──────── Ausgangstext
Ein unvergessliches Wochenende in bester, ja ausgelassene Stimmung durfte der Musikverein zwei Wochen vor Festbeginn erleben, als er einer Einladung des Sängerbundes Liederkranz Löchgau (nahe Stuttgart) folgte. Diese für den Verein einmalige Einladung kam dadurch zustande, dass sich der Männerchor Pfungen wenige Jahre zuvor mit dem Sängerbund aus Deutschland befreundet hatte und nun dorthin zu einem Fest eingeladen war. Als musikalische Begleitung sozusagen lud der Sängerbund kurzum auch den Musikverein ein und liess die Gäste aus der Schweiz schwäbische Gastfreundschaft und schwäbische Feststimmung erleben. Das tat gut vor den Anstrengungen des eigenen Festes!

An die Einladung nach Deutschland und das Musikfest mit Uniformenweihe vom 17.-19.6.1977 reihten sich zwei weitere Freudenereignisse. Der Musikverein war Gast an zwei Hochzeiten von Vereinskameraden. Mit dem ersten Hochzeitspaar schlossen zum erstenmal in der Geschichte des Vereines eine Bläserin und einen Bläser den Ehebund. Wer ahnte zu diesem Zeitpunkt, da man von Freudenereignis zu Freudenereignis hüpfte, dass sich über dem Verein langsam Wolken zusammenzogen? Die Gründe für die kommenden Ereignisse reichten zurück in die Zeit vor dem Dirigentenwechsel. Dirigent Staub hatte den Verein musikalisch erneuert. Lateinamerikanische Melodien und Rhythmen, Arrangements aus Musicals und andere moderne Unterhaltungsmusik waren ein grosser Bestandteil des Musikrepertoires geworden. Obwohl die neue Musik erhöhte Anforderungen an die Bläser stellte, war sie im Verein beliebt und sorgte beim Publikum für sicheren Erfolg. Nun stellte sich allmählich heraus, dass die musikalische Vorliebe des neuen Dirigenten anderswo lag. Die Folge davon ist leicht abzusehen, doch lassen wir die Stimme des damaligen Präsidenten Kurt Sauter sprechen. Aus dem Jahresbericht 1977 des Präsidenten: “Es ist nicht nur die Pflicht des Präsidenten Sitzungen und Versammlungen zu leiten, Briefe zu unterschreiben, an Ständchen den Jubilaren die Hände zu drücken, den Verein nach aussen zu vertreten, viele Freizeitstunden zu opfern, Kritik und Lorbeeren entgegenzunehmen u.a.m., sondern frühzeitig zu spüren, wenn eine Unzufriedenheit im Verein entsteht, dieser abzuhelfen und das Menschenmögliche für das Wohl des Vereins zu tun, auch wenn es für den Präsidenten unangenehm sein kann. Es hat keinen Sinn, den Kopf in den Sand zu stecken, und wenn es zu spät ist, die Schuld andern in die Schuhe zu schieben. ... Ich habe immer wieder versucht, die Unzufriedenen zu beruhigen und sie um Geduld gebeten. Doch nach langem Überlegen und teilweise schlaflosen Nächten habe ich mich entschlossen ....”
────────────────
──────── Gesammelte Daten
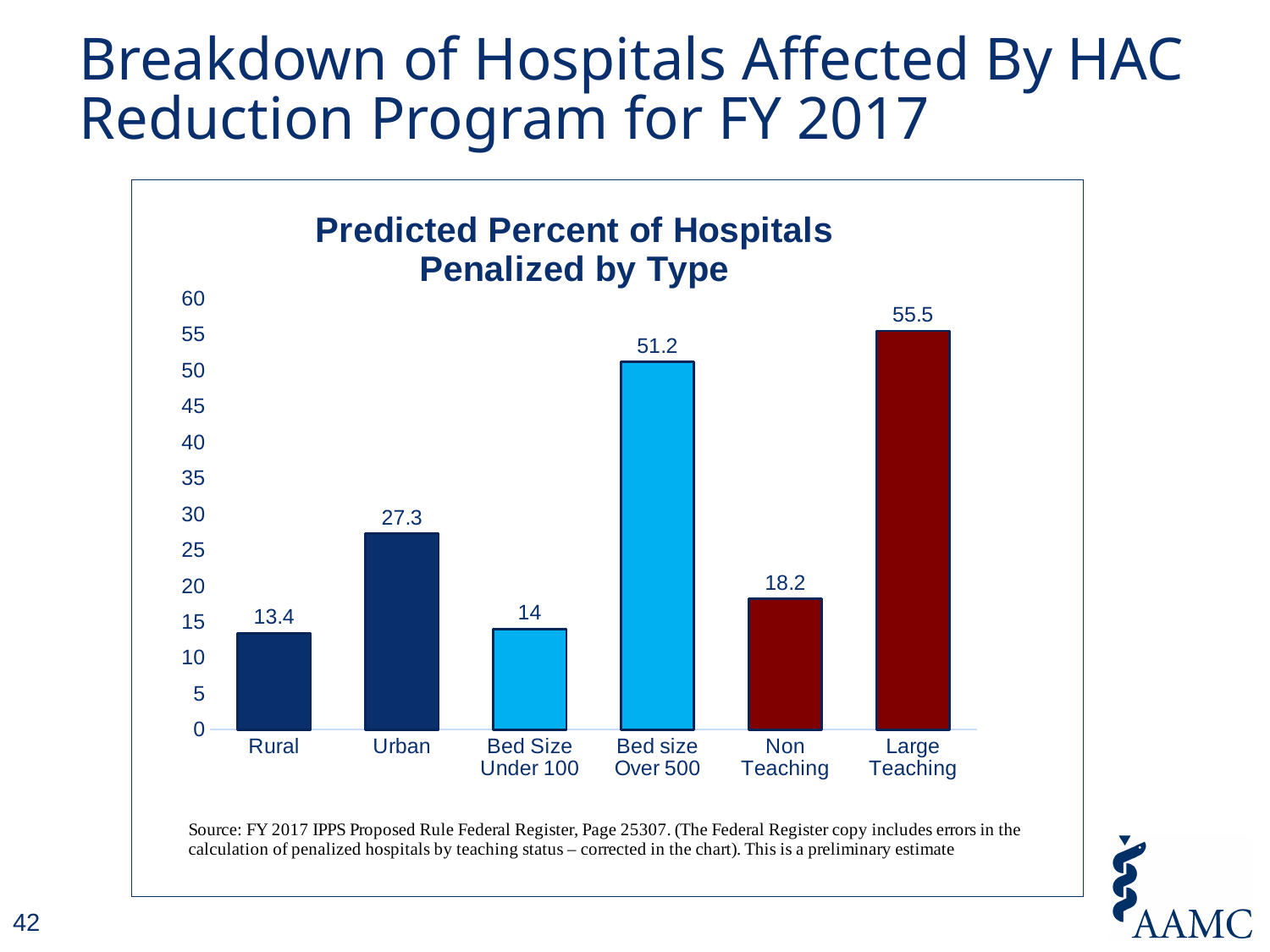
What is the value shown for Urban hospitals? 27.3 What is the title of the chart? Predicted Percent of Hospitals Penalized by Type Which is larger, the value for Urban or the value for Non Teaching? Urban Which hospital type has the highest predicted percent penalized? Large Teaching What kind of chart is shown on the slide? Bar chart What is the difference between the values for Bed size Over 500 and Bed Size Under 100? 37.2 Which hospital type has the lowest predicted percent penalized? Rural What is the value shown for Non Teaching hospitals? 18.2 What is the value shown for Bed Size Under 100? 14 How many hospital types are shown on the chart? 6 What is the predicted percent of hospitals penalized for Rural hospitals? 13.4 What is the difference between the values for Large Teaching and Non Teaching hospitals? 37.3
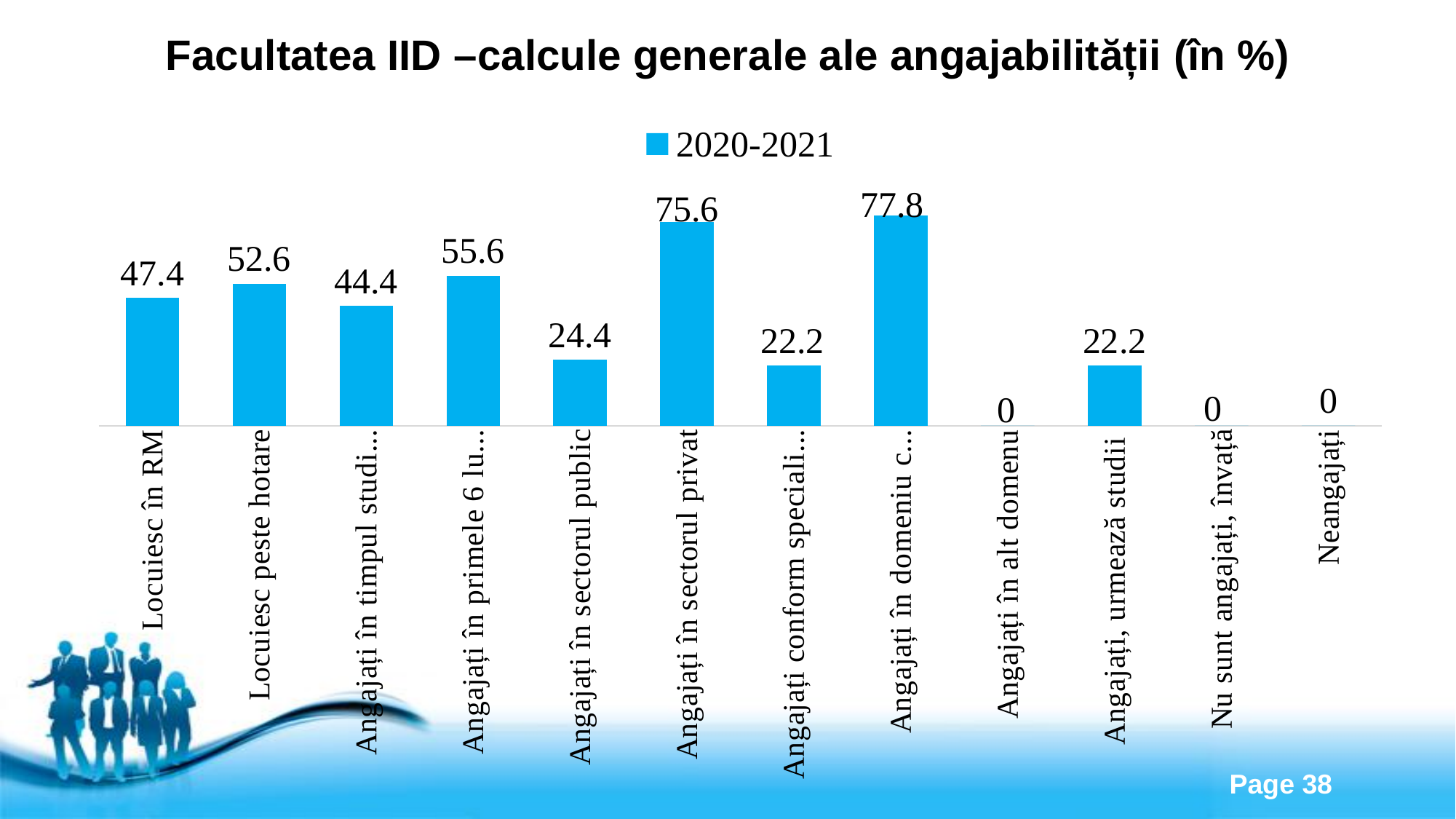
What is the difference between the values for "Angajați în sectorul privat" and "Angajați în sectorul public"? 51.2 What kind of chart is shown on the slide? Bar chart Which is larger, the value for "Locuiesc în RM" or for "Locuiesc peste hotare"? Locuiesc peste hotare What series name is shown in the chart legend? 2020-2021 How many categories are shown on the x axis of the chart? 12 What is the value for "Locuiesc peste hotare"? 52.6 What is the value for "Locuiesc în RM"? 47.4 What is the value for "Angajați în sectorul public"? 24.4 What is the value for "Angajați, urmează studii"? 22.2 What is the value for "Neangajați"? 0 What is the value for "Angajați în sectorul privat"? 75.6 How many series does the legend list? 1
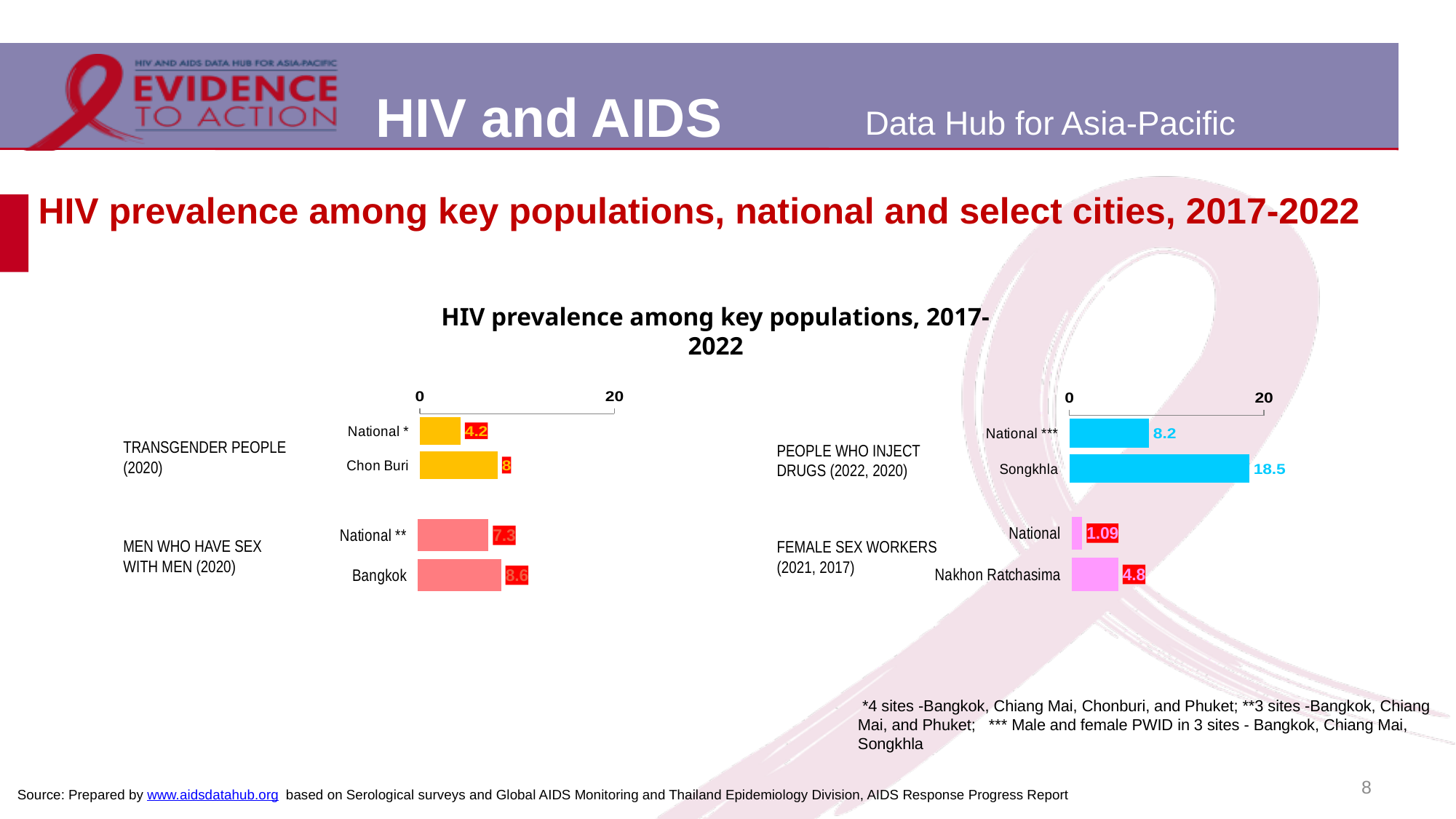
How many key population groups are shown in the chart? 4 What is the difference between the Songkhla and national values for people who inject drugs? 10.3 Which is larger: the Chon Buri value for transgender people or the national value for transgender people? Chon Buri What is the national HIV prevalence value shown for female sex workers? 1.09 What is the difference between the Bangkok and national values for men who have sex with men? 1.3 What is the national HIV prevalence value shown for men who have sex with men? 7.3 What type of chart is used on the slide? Bar chart Which bar in the chart has the highest value? Songkhla (people who inject drugs) Which bar in the chart has the lowest value? National (female sex workers) What is the HIV prevalence value shown for Chon Buri among transgender people? 8 What is the HIV prevalence value shown for Nakhon Ratchasima among female sex workers? 4.8 What is the HIV prevalence value shown for Songkhla among people who inject drugs? 18.5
────────────────
• **Übungsaufgaben**:
1. Gib den Abschnitt des Ausgangstexts von „Ein unvergessliches Wochenende“ bis einschließlich „des eigenen Festes!“ wortgetreu wieder.
2. Wie heißt laut Ausgangstext der damalige Präsident, aus dessen Jahresbericht 1977 zitiert wird?
Das Material steht für sich und gehört nicht zum Ausgangstext.

• **Lösungen**:
1.
Ein unvergessliches Wochenende in bester, ja ausgelassene Stimmung durfte der Musikverein zwei Wochen vor Festbeginn erleben, als er einer Einladung des Sängerbundes Liederkranz Löchgau (nahe Stuttgart) folgte. Diese für den Verein einmalige Einladung kam dadurch zustande, dass sich der Männerchor Pfungen wenige Jahre zuvor mit dem Sängerbund aus Deutschland befreundet hatte und nun dorthin zu einem Fest eingeladen war. Als musikalische Begleitung sozusagen lud der Sängerbund kurzum auch den Musikverein ein und liess die Gäste aus der Schweiz schwäbische Gastfreundschaft und schwäbische Feststimmung erleben. Das tat gut vor den Anstrengungen des eigenen Festes!

2. Kurt Sauter.